Meet the newest avatar of Maa Kali! The fascist avenging woman has always been a favourite figure of fantasy fashioning for our films. Who can forget Nargis gunning down her own son in Mehboob Khan's Mother India?
The motivations for revenge in Hate Story are not quite the ones that impelled the woman protagonist to rise up in arms in Mother India or for that matter in Bhavna, a film directed by Hate Story producer Vikram Bhatt's father Pravin Bhatt, where Shabana Azmi killed her own husband.
Really, who needs a gun to get even when you have sex?
Paoli doesn't give a damn if her bare back or flesh flash across the screen. She displays a healthy attitude of disdain for the camera, letting it swoop down on her vulture style, never allowing her vengeful character's erotic journey to get sleazy, cheesy or lurid. The camera violates her character's privacy with her consent.
Hate Story is a tale that invites provocative measures of counter-argument. When the protagonist Kaavya (Paoli Dam) gets down to revenge, she spares no one, least of all herself. She announces she wants to be a sex worker, and thereafter, there's no looking back.
And quite a comely back it is.
Paoli's Kaavya uses her physique to lure her enemy into her trap. Director Vivek Agnihotri cuts into her journey of self-destructive vendetta like a knife.
The episodes sometimes stretch the limits of belief. But what the heck! No one is making a statement here on the politically correct conduct of the Indian woman.
In what can be regarded as one of the most defiantly unconventional debut performances, Paoli lets herself go with the furious flow of her character's vendetta.
The episodes hammer into one another with scarce room to breathe. The pace is dizzy most of the way. And when it slows down, you feel the protagonist's vendetta is losing its steam.
Steamy lovemaking scenes are strewn across the narrative's stricken landscape. The soundtrack suggests there's an urgent tragedy nudging the erotic content. The dialogues by Rohit Malhotra don't shy away from telling it like it is.
Vikram Bhatt's screenplay is Sidney Sheldon territory. It doesn't shy away from showing the heroine in an unflattering light. This is new-age cinema with no room for conventional narrative devices or apologies for what the protagonist sets out to do.
If in The Dirty Picture, Vidya Balan wore her sexuality on her sleeve, in Hate Story, Paoli uses her sexuality like a favoured currency in the stock market.
Mint-fresh and shock-proof, Paoli interprets her character with vigorous conviction. As her adversary Gulshan Devaiah (so watchable in Shaitan and That Girl In Yellow Boots) careens between rage and anguish quite effortlessly.

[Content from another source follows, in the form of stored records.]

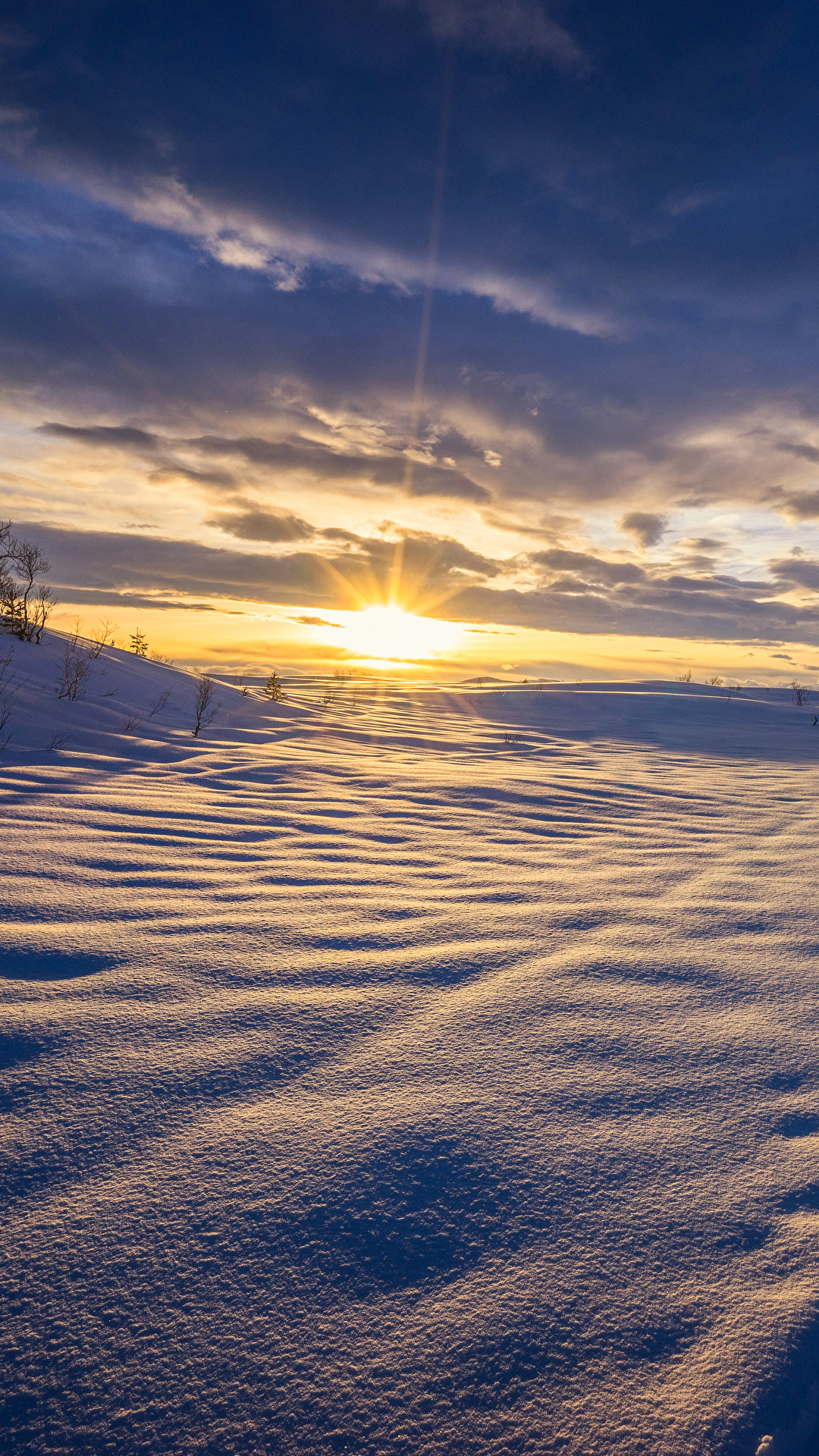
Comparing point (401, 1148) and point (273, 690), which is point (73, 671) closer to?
point (273, 690)

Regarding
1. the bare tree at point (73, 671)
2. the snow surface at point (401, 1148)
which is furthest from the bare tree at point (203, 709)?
the snow surface at point (401, 1148)

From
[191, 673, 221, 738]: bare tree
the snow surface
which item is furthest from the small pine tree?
the snow surface

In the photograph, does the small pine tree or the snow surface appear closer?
the snow surface

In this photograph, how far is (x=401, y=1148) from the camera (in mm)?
1188

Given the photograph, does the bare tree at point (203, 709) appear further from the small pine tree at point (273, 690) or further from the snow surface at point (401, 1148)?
the snow surface at point (401, 1148)

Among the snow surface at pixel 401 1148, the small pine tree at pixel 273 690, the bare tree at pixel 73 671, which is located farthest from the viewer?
the small pine tree at pixel 273 690

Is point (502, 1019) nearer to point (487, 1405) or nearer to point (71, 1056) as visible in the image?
point (487, 1405)

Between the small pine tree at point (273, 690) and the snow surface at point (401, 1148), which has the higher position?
the small pine tree at point (273, 690)

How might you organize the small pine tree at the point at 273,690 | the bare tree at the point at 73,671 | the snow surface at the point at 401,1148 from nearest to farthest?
the snow surface at the point at 401,1148, the bare tree at the point at 73,671, the small pine tree at the point at 273,690

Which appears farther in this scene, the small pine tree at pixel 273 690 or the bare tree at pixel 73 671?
the small pine tree at pixel 273 690

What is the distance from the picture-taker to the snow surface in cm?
81

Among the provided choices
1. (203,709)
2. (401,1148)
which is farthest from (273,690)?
(401,1148)

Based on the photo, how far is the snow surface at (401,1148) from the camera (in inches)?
32.0

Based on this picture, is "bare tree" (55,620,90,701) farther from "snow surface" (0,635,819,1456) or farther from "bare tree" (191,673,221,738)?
"snow surface" (0,635,819,1456)
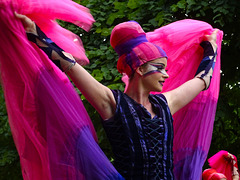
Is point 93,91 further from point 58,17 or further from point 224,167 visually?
point 224,167

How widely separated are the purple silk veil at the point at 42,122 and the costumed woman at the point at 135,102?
11cm

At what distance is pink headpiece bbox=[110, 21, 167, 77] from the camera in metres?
3.16

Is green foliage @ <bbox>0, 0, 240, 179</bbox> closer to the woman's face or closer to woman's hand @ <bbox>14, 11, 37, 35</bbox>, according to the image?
the woman's face

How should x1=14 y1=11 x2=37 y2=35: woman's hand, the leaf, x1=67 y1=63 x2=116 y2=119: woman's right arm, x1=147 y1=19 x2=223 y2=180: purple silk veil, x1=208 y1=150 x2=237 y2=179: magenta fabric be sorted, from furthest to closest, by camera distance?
1. the leaf
2. x1=208 y1=150 x2=237 y2=179: magenta fabric
3. x1=147 y1=19 x2=223 y2=180: purple silk veil
4. x1=67 y1=63 x2=116 y2=119: woman's right arm
5. x1=14 y1=11 x2=37 y2=35: woman's hand

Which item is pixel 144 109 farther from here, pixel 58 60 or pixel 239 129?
pixel 239 129

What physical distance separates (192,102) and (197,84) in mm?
272

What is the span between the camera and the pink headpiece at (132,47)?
316 cm

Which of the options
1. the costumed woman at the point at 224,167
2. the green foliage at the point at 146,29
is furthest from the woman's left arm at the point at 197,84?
the green foliage at the point at 146,29


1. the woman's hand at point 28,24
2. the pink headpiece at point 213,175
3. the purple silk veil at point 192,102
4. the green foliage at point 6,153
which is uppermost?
the woman's hand at point 28,24

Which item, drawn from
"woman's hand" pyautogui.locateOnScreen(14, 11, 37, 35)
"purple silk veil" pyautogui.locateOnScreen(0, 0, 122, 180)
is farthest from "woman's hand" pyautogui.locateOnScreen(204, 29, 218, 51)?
"woman's hand" pyautogui.locateOnScreen(14, 11, 37, 35)

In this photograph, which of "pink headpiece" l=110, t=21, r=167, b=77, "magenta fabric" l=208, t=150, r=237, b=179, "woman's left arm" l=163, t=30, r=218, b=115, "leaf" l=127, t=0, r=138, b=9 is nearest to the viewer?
"pink headpiece" l=110, t=21, r=167, b=77

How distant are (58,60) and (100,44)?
4.52 metres

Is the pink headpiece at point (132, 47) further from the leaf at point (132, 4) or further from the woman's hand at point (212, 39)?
the leaf at point (132, 4)

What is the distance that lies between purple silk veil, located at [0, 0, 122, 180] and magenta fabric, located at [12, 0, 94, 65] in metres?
0.07
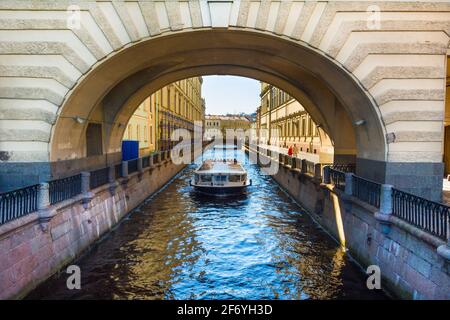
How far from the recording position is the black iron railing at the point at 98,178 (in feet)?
44.7

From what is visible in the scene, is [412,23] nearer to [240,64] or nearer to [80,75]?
[240,64]

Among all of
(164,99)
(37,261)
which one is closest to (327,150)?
(37,261)

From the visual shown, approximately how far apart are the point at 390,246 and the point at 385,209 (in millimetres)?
963

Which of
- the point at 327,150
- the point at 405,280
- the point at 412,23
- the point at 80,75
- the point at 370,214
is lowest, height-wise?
the point at 405,280

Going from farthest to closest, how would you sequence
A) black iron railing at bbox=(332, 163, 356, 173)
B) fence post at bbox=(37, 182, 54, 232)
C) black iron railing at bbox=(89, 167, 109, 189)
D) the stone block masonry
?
black iron railing at bbox=(332, 163, 356, 173), black iron railing at bbox=(89, 167, 109, 189), fence post at bbox=(37, 182, 54, 232), the stone block masonry

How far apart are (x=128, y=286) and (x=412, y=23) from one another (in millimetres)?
11704

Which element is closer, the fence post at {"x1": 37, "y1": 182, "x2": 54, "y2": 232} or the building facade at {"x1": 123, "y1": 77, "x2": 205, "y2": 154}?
the fence post at {"x1": 37, "y1": 182, "x2": 54, "y2": 232}

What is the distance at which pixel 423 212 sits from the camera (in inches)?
316

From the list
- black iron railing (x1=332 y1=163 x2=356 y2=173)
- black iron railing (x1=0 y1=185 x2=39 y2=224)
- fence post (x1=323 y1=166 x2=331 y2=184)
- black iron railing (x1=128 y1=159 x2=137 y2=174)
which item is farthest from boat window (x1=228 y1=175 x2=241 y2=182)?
black iron railing (x1=0 y1=185 x2=39 y2=224)

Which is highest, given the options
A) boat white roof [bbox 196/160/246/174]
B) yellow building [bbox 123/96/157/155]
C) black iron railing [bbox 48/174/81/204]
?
yellow building [bbox 123/96/157/155]

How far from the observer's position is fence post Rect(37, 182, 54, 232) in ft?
30.3

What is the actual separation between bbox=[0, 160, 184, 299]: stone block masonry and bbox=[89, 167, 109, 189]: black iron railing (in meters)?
0.25

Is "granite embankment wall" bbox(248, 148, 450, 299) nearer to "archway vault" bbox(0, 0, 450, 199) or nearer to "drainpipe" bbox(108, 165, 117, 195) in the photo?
"archway vault" bbox(0, 0, 450, 199)

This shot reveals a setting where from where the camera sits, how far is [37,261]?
902 centimetres
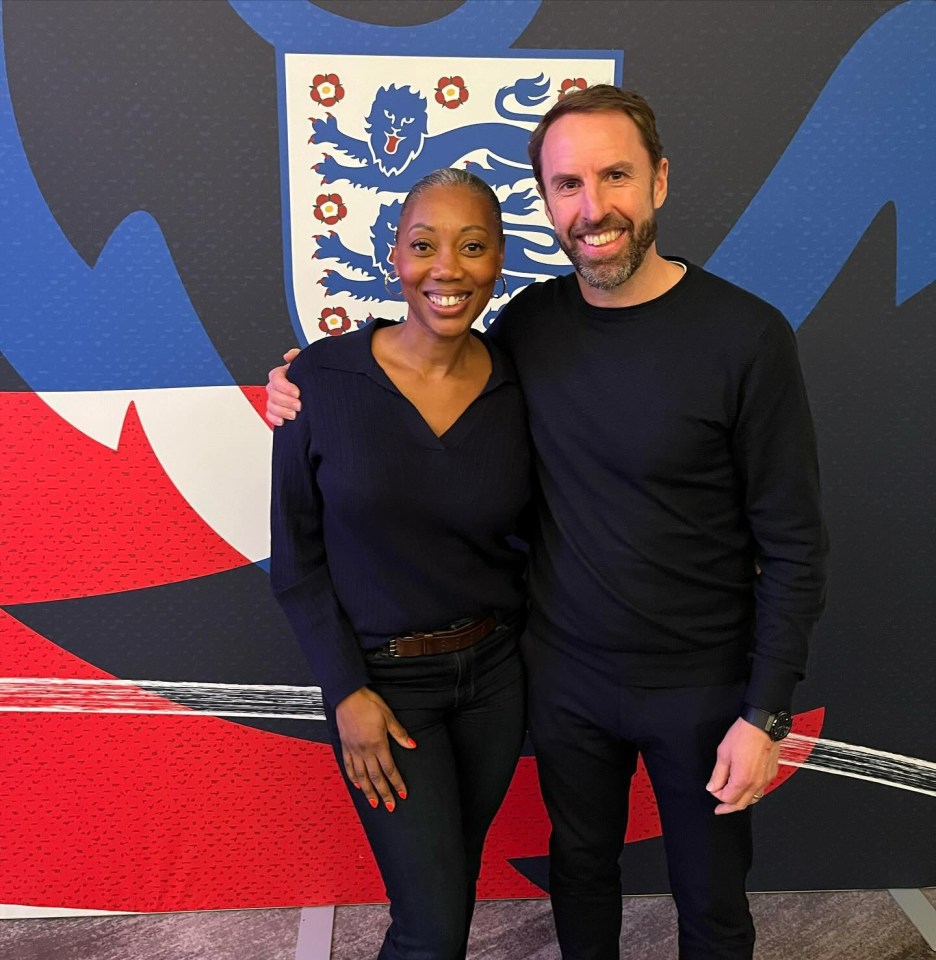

Hate Story is not quite the tale of the simpering wronged woman we've been seeing in our films since the time Adam impregnated Eve.
Hate Story pushes the envelope so hard, all the contents spill out in a torrential tumble of tantalising power-play set within the world of corporate battles and gender conflicts.
This is a most riveting and aesthetic saga of a woman's revenge against the man who's wronged her since RK Nayyar's Inteqaam - except for the fact that Paoli does things Sadhana in Nayyar's film could have never imagined.